*作業指示*
**A.** 祐天寺の年表のうち、「この年の8月、東西本願寺は自」で始まり「り広げることになったのです。」で終わる部分を一字も変えずに書き写せ。
**B.** 祐天寺の年表に『』でくくって示されている書名をすべて挙げよ。

*提示文*
#####

明顕山 祐天寺

年表

安永03年(1774年)

祐天上人

大泉寺で祐天名号軸を表装

魚津大泉寺で祐天上人筆と言い伝えられてきた名号軸(布に六字名号の書かれたもの。嘉永6年「祐天寺」参照)を表装しました。

参考文献
名号裏書(魚津大泉寺蔵)

龍の額、作成

龍の額が神田住人欣誉貞源により制作されました。裏に祐全の名号が大きく書かれています。現在は箱根塔之沢環翠楼に保存されています。貞源の法号と見られる「欣誉貞源禅門」(安永6年7月4日寂)が祐天寺過去帳に載っています。

参考文献
龍の額裏書(箱根環翠楼蔵)、『本堂過去霊名簿』

寺院

宗名論争

この年の8月、東西本願寺は自宗を「浄土真宗」と公称することを寺社奉行に申し出ました。本願寺の宗名は一向宗・本願寺宗・無碍光宗などと呼ばれ、統一性がないからというのが理由です。本願寺は、浄土真宗という呼び方は親鸞上人が『教行信証』という書物の中で示したのが始まりだと主張しました。しかし、この件に関して幕府から意見を求められた増上寺は、「浄土真宗」の呼び名は、すでに善導大師(613~681)の『観経疏』に見られると反論します。そして、法然上人建立の浄土宗を浄土真宗と称するとあるのだから、「浄土真宗」とは浄土宗のことを指すと主張し、本願寺の申し出は認められないと答えました。この増上寺の意見により本願寺の宗名を一向宗と呼ぶこととなりましたが、本願寺は猛反発します。以後本願寺と増上寺は寛政元年(1789)に一応の決着が付くまでの15年間にわたり、「浄土真宗」の呼び名を使用するのはどちらが正当かという論争を繰り広げることになったのです。

本願寺が宗名を「浄土真宗」と公称することが認められるのは、約100年後の明治5年(1872)のことになります。

参考文献
『真宗大辞典』(岡村周薩編、鹿野苑、1936年)、『日本仏教史』9近世篇三(辻善之助、岩波書店、1961年)、『浄土宗大辞典』

#####

*提供データ*
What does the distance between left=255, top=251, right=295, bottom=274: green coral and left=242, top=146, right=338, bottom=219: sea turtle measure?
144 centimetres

#####

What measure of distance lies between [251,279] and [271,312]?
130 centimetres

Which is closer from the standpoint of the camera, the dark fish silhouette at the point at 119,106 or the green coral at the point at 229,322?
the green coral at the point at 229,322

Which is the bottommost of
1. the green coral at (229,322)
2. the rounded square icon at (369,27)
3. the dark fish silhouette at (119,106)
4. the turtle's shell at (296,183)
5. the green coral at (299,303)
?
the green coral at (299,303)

#####

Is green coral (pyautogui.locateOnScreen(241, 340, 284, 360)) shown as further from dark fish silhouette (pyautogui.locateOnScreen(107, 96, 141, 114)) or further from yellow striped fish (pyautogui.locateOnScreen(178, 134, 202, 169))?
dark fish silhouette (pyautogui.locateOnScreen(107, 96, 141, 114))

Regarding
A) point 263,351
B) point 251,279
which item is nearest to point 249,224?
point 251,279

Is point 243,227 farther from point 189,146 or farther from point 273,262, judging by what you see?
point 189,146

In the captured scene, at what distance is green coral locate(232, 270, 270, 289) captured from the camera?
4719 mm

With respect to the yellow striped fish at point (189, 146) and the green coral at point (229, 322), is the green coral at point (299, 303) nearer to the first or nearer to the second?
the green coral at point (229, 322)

#####

*解答一覧*
**A.**
この年の8月、東西本願寺は自宗を「浄土真宗」と公称することを寺社奉行に申し出ました。本願寺の宗名は一向宗・本願寺宗・無碍光宗などと呼ばれ、統一性がないからというのが理由です。本願寺は、浄土真宗という呼び方は親鸞上人が『教行信証』という書物の中で示したのが始まりだと主張しました。しかし、この件に関して幕府から意見を求められた増上寺は、「浄土真宗」の呼び名は、すでに善導大師(613~681)の『観経疏』に見られると反論します。そして、法然上人建立の浄土宗を浄土真宗と称するとあるのだから、「浄土真宗」とは浄土宗のことを指すと主張し、本願寺の申し出は認められないと答えました。この増上寺の意見により本願寺の宗名を一向宗と呼ぶこととなりましたが、本願寺は猛反発します。以後本願寺と増上寺は寛政元年(1789)に一応の決着が付くまでの15年間にわたり、「浄土真宗」の呼び名を使用するのはどちらが正当かという論争を繰り広げることになったのです。

**B.**
『本堂過去霊名簿』
『教行信証』
『観経疏』
『真宗大辞典』
『日本仏教史』
『浄土宗大辞典』